- The problem: Copy out the whole passage on sins that lead to sexual sin, word for word.

- Reading text:

* * * * *

Pastor Doug Wilson notes in this book

Recognize that sexual sin is not just a sin for which there will be consequences later (although that is true)-sexual sin is itself a judgment for antecedent [prior PJ] sin. Find out what that sin is, and deal with it. Stop floating towards the falls. Work your way upstream.

Many men see lust and sexual sin in isolation from the rest of their sins. Lust is what happens when you see a girl and keep staring and staring or click on that link you swore you wouldn’t or when you roll that scene from the movie over and over in your mind. Because this sin is often committed in the dark or in our minds we assume it has little connection to the rest of our sins. But there are clusters of sins that at first glance have little to do with sex that make it easier to cheat on our wives, flirt at work, look at porn, or indulge fantasies in our heads. Here are a few sins upstream that lead to sexual sins downstream. Naturally these intertwine with each other and you can probably think of others.

Laziness: Proverbs 15:19 says the way of a lazy man is like a hedge of thorns. Many a man has found himself entangled in sexual sins because he was lazy in other areas of his life. A man who cannot put in a hard day’s work, cuts corners, refuses to maintain his home, hopes he wins the lottery, is too lazy to discipline his children or help his pregnant wife is not likely to work hard when it comes to resisting  the buxom blonde on the screen.

Grumbling:  Throughout the Scriptures God’s people are called upon to give thanks. When they don’t bad things happen. One could argue that sodomy, one of the greatest sexual sins, begins with a failure to give thanks (Romans 1:21). But we treat grumbling and complaining with kid gloves.  A man addicted to porn has a huge problem. A man who spends most of his life complaining is complimented for being insightful and wise. But porn and grumbling go together. A man who is discontent with his children, his job, his house, and his dog will not be content with his wife. A complaining mouth is a sign of an unfaithful heart.

* * * * *

- Provided information:
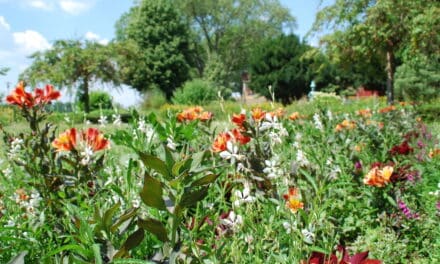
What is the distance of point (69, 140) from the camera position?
159 cm

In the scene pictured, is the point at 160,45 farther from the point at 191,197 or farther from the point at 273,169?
the point at 191,197

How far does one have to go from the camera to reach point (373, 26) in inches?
685

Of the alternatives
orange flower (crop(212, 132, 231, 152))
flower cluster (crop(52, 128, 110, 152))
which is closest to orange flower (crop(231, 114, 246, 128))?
orange flower (crop(212, 132, 231, 152))

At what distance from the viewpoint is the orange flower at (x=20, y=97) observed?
1.79 metres

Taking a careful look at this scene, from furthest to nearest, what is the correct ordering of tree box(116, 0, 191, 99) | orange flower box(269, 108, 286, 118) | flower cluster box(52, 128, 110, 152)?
tree box(116, 0, 191, 99) → orange flower box(269, 108, 286, 118) → flower cluster box(52, 128, 110, 152)

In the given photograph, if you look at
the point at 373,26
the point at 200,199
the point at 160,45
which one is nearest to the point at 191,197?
the point at 200,199

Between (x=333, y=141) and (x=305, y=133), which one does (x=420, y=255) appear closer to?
(x=333, y=141)

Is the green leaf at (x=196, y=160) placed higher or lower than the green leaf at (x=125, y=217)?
higher

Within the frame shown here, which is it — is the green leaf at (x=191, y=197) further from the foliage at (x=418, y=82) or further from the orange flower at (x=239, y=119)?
the foliage at (x=418, y=82)

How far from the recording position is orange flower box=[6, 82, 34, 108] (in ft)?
5.87

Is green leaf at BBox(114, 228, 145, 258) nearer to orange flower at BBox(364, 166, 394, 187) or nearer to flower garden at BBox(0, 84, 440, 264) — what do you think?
flower garden at BBox(0, 84, 440, 264)

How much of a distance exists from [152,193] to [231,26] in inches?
1750

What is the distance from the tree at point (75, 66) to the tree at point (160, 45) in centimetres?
903

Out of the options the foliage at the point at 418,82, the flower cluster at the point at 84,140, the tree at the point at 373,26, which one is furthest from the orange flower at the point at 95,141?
the foliage at the point at 418,82
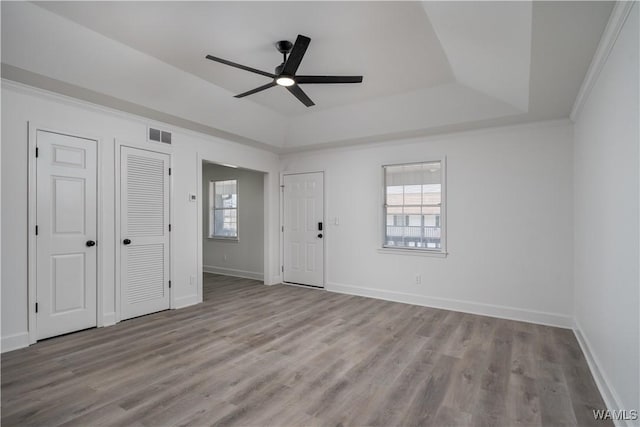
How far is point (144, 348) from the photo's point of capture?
3256 millimetres

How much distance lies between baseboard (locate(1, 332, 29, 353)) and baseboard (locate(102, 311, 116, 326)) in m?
0.73

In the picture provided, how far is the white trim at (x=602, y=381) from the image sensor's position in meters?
2.11

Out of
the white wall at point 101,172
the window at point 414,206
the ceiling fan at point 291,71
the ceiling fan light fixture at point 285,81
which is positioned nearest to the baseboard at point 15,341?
the white wall at point 101,172

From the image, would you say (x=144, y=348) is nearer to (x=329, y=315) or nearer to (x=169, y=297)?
(x=169, y=297)

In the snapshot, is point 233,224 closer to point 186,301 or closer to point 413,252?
point 186,301

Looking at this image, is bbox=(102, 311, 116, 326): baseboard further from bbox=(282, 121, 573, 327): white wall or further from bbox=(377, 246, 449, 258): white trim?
bbox=(377, 246, 449, 258): white trim

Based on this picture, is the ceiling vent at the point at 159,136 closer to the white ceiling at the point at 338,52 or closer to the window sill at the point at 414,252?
the white ceiling at the point at 338,52

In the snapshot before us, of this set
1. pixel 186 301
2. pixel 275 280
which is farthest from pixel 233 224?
pixel 186 301

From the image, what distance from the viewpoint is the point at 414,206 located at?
5.15 metres

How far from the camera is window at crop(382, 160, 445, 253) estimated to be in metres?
4.97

* * * * *

- Reply to the exercise:
Pastor Doug Wilson notes in this book

Recognize that sexual sin is not just a sin for which there will be consequences later (although that is true)-sexual sin is itself a judgment for antecedent [prior PJ] sin. Find out what that sin is, and deal with it. Stop floating towards the falls. Work your way upstream.

Many men see lust and sexual sin in isolation from the rest of their sins. Lust is what happens when you see a girl and keep staring and staring or click on that link you swore you wouldn’t or when you roll that scene from the movie over and over in your mind. Because this sin is often committed in the dark or in our minds we assume it has little connection to the rest of our sins. But there are clusters of sins that at first glance have little to do with sex that make it easier to cheat on our wives, flirt at work, look at porn, or indulge fantasies in our heads. Here are a few sins upstream that lead to sexual sins downstream. Naturally these intertwine with each other and you can probably think of others.

Laziness: Proverbs 15:19 says the way of a lazy man is like a hedge of thorns. Many a man has found himself entangled in sexual sins because he was lazy in other areas of his life. A man who cannot put in a hard day’s work, cuts corners, refuses to maintain his home, hopes he wins the lottery, is too lazy to discipline his children or help his pregnant wife is not likely to work hard when it comes to resisting  the buxom blonde on the screen.

Grumbling:  Throughout the Scriptures God’s people are called upon to give thanks. When they don’t bad things happen. One could argue that sodomy, one of the greatest sexual sins, begins with a failure to give thanks (Romans 1:21). But we treat grumbling and complaining with kid gloves.  A man addicted to porn has a huge problem. A man who spends most of his life complaining is complimented for being insightful and wise. But porn and grumbling go together. A man who is discontent with his children, his job, his house, and his dog will not be content with his wife. A complaining mouth is a sign of an unfaithful heart.